Konkurrenz, Neid, Eifersucht? Kain, der Erstgeborene ergriff den Beruf seines Vaters und wurde Bauer. Abel als Nachzügler wurde Schäfer. Sein Opferlamm gefiel Gott besser als Kains Früchte – Grund genug für Kain, seinen Bruder tot zu schlagen. Das Mordmotiv war also nicht beruflich, sondern demnach die unterschiedlich erfolgreiche Religionsausübung. Manche Ausleger der Genesis vermuten in diesem biblischen Bruderzwist den Nachklang alter Rivalitäten zwischen sesshaften Ackerbauern und wandernden Hirtennomaden, die durch ihre unterschiedliche Lebensform zwangsläufig miteinander in Konflikte gerieten. Dennoch dürfte es müßig sein, Mutmaßungen über Kain und Abel anzustellen. Selbst wenn beide Schäfer oder Landwirt gewesen wären: Kain hätte schnell einen anderen triftigen Grund gefunden, seinem kleinen Bruder den Schädel zu zertrümmern. Vielleicht jedoch wäre Abel mit dem Leben davon gekommen, hätte er statt eines Bruders eine Schwester gehabt....

Noah, der Trostspender

Der nächste namentlich genannte Erwerbstätige war Noah. Bei seiner Geburt sprach Vater Lamech: "Der wird uns trösten in unserer Mühe und Arbeit auf dem Acker, den der Herr verflucht hat!" Damit war dem Kleinen seine berauschende Lebensaufgabe bereits in die Wiege gelegt: Tröster der Mühseligen und Beladenen durch den Rebensaft. Noah wurde Weinbauer, Winzer, Kellermeister. Vom Anbau der Weinstöcke bis zum Ausbau des fertigen Endprodukts lagen alle Arbeitsgänge in seiner Hand. Berühmt wurde Noah allerdings nicht durch seinen Wein, sondern mit einem Fabrikat, das nur entfernt mit seiner eigentlichen Profession zu tun hatte: Der Arche. In absoluter Rekordzeit und mit minimalem Personal gelang es Noah, diesen 150 Meter langen schwimmenden Holzcontainer zusammen zu zimmern.
Obendrein schwamm das Ding auch noch perfekt, beladen mit allem was da kreucht und fleucht und es erwies sich als extrem seetüchtig in stürmischer Sintflut.
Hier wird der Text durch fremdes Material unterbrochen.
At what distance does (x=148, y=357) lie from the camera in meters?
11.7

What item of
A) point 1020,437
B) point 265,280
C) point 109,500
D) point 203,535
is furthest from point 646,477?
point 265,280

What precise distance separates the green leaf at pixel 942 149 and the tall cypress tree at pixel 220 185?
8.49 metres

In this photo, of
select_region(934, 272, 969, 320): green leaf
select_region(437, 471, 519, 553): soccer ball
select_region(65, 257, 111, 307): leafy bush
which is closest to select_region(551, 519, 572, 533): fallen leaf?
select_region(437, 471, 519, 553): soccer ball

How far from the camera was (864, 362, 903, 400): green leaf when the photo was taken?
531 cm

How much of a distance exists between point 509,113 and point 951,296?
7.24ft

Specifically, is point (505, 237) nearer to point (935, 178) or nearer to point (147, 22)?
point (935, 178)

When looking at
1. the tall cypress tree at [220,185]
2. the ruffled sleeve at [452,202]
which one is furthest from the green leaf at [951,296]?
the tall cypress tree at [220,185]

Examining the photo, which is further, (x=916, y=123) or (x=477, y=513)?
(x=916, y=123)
Das legt die Vermutung nahe, dass Noah sich auch seine Weinfässer selbst gebaut hat, ohne die Hilfe eines Küfners in Anspruch zu nehmen. Denn wer ein Fass dicht kriegt, für den dürften auch die Spanten eines Bootsrumpfes kein unlösbares Problem darstellen. Für einige Zeit jedoch wurde Noah unfreiwillig zum Seemann – viel zu tun hatte er allerdings nicht, denn die Arche trieb ziel- und steuerlos auf den unermesslichen Sintfluten herum. Der Kapitän hielt sich wie alle anderen Passagiere unter Deck auf. Damit war er quasi Direktor eines schwimmenden Zoos. Käfige oder Gehege dürfte es kaum gegeben haben in den gewaltigen Decks der Arche – heftiges Durcheinander also bei der Kreatur im Schiffsbauch.
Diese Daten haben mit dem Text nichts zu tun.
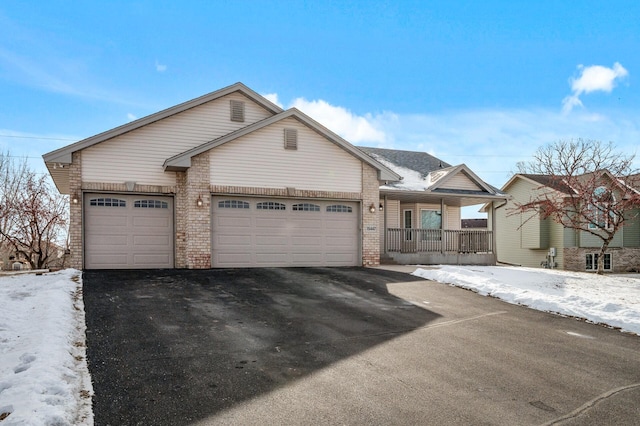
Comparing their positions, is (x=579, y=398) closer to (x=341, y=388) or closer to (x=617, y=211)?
(x=341, y=388)

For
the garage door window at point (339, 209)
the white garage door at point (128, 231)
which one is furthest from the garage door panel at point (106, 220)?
the garage door window at point (339, 209)

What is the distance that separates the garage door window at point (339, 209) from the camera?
52.5ft

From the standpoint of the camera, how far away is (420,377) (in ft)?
17.6

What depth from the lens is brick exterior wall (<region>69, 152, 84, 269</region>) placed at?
13.5m

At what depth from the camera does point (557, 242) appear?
25.7m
Hoffentlich hatte der arg gebeutelte Noah das eine oder andere Fässchen seines besten Roten mit an Bord genommen. Gegen Ende des Jahres in der Arche wandte sich Noah übrigens der Ornithologie zu: Durch seine Flugexperimente mit Raben und Tauben schuf er die Grundlage für spätere Forschungen. Ihm ist es sicherlich zu verdanken, dass wir Brieftauben und nicht Briefraben kennen.